TASK TO CARRY OUT: Set down, exactly as they stand, the lines from the one containing "traditional climbing: Fresh" through the last line of the records below, leaving every picture out.

Captioned web image data:
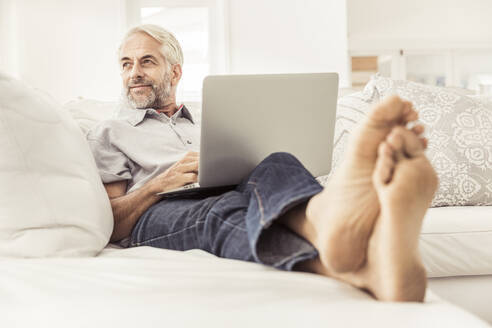 Mature man using laptop on couch at home - SDAHF00328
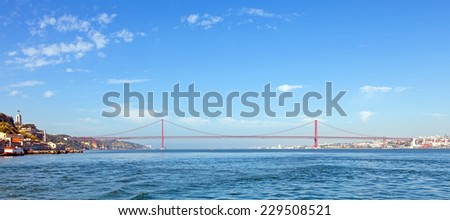 25 de Abril Bridge in Lisbon, Portugal. One of the largest suspension bridges in the world. Connects Lisbon and Almada cities crossing the Tagus River - stock photo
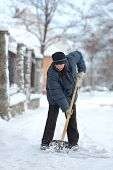 picture of shovel  - Caucasian woman cleaning snow from sidewalk with shovel - JPG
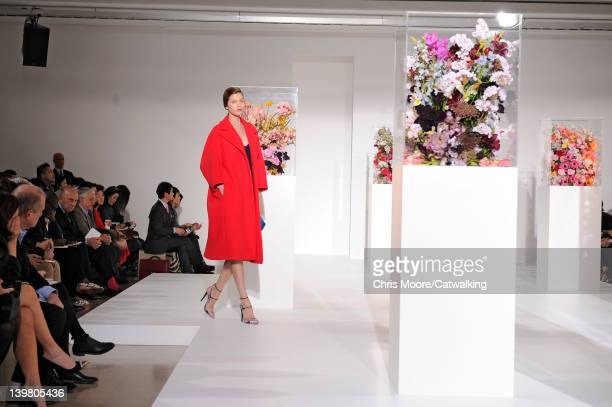 A model walks the runway at the Jil Sander Autumn Winter 2012 fashion show during Milan Fashion Week on February 25 2012 in Milan Italy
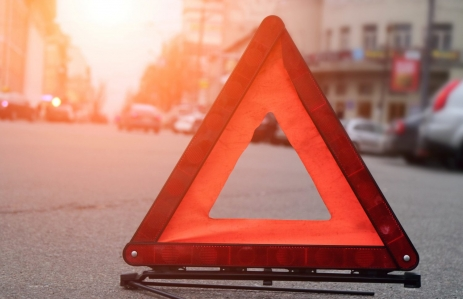 http://www.shutterstock.com/pic-379783561/stock-photo-car-warning-triangle-on-the-road-against-the-city-in-the-evening-red-warning-triangle-with-a-car.html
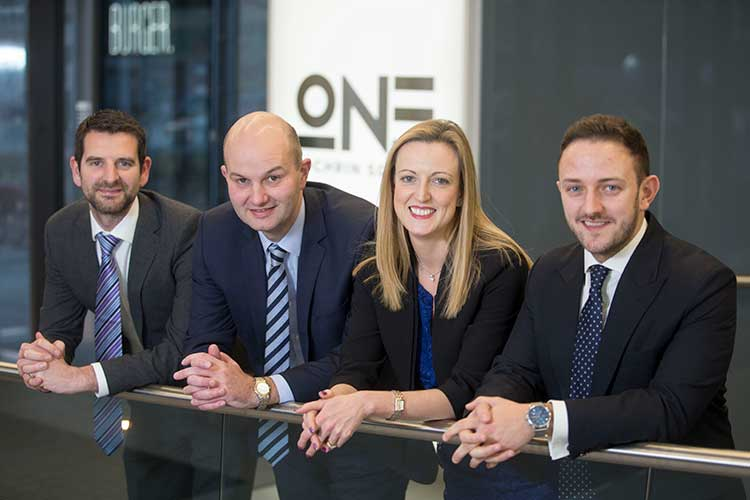 Senior Dealmakers at Anderson Anderson & Brown LLP, from left to right: Brian McMurray, Douglas Martin, Lyn Calder & Chris Thompson.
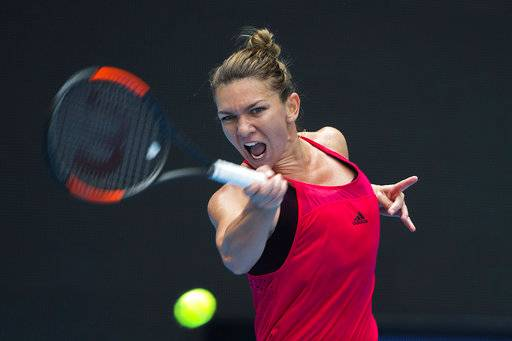 Simon Halep of Romania returns a shot from Daria Kasatkina of Russia during a women's singles quarterfinal match of the China Open tennis tournament held at the Diamond Court in Beijing, China, Friday, Oct. 6, 2017.
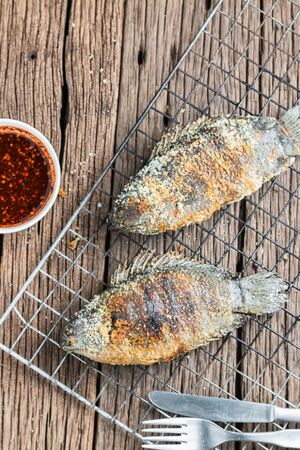 traditional climbing: Fresh Climbing perch or Climbing gourami grilled with salt, Traditional Thai food
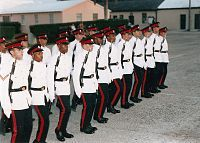 Soldiers in white-and-black dress uniforms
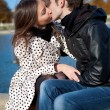 Stock Photo: Romantic couple outdoors, kissing
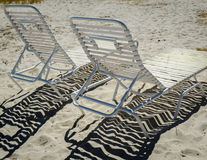 2 webbed beach chaise lounges with shadow pattern. 2 tubular beach chaise lounges with strong shadow web pattern in the sand stock photos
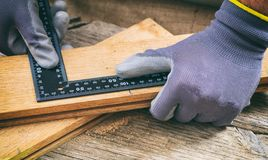 Carpenter measuring with a metal angle Royalty Free Stock Photography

ANSWER FOR THE TASK:
 traditional climbing: Fresh Climbing perch or Climbing gourami grilled with salt, Traditional Thai food
 Soldiers in white-and-black dress uniforms
 Stock Photo: Romantic couple outdoors, kissing
 2 webbed beach chaise lounges with shadow pattern. 2 tubular beach chaise lounges with strong shadow web pattern in the sand stock photos
 Carpenter measuring with a metal angle Royalty Free Stock Photography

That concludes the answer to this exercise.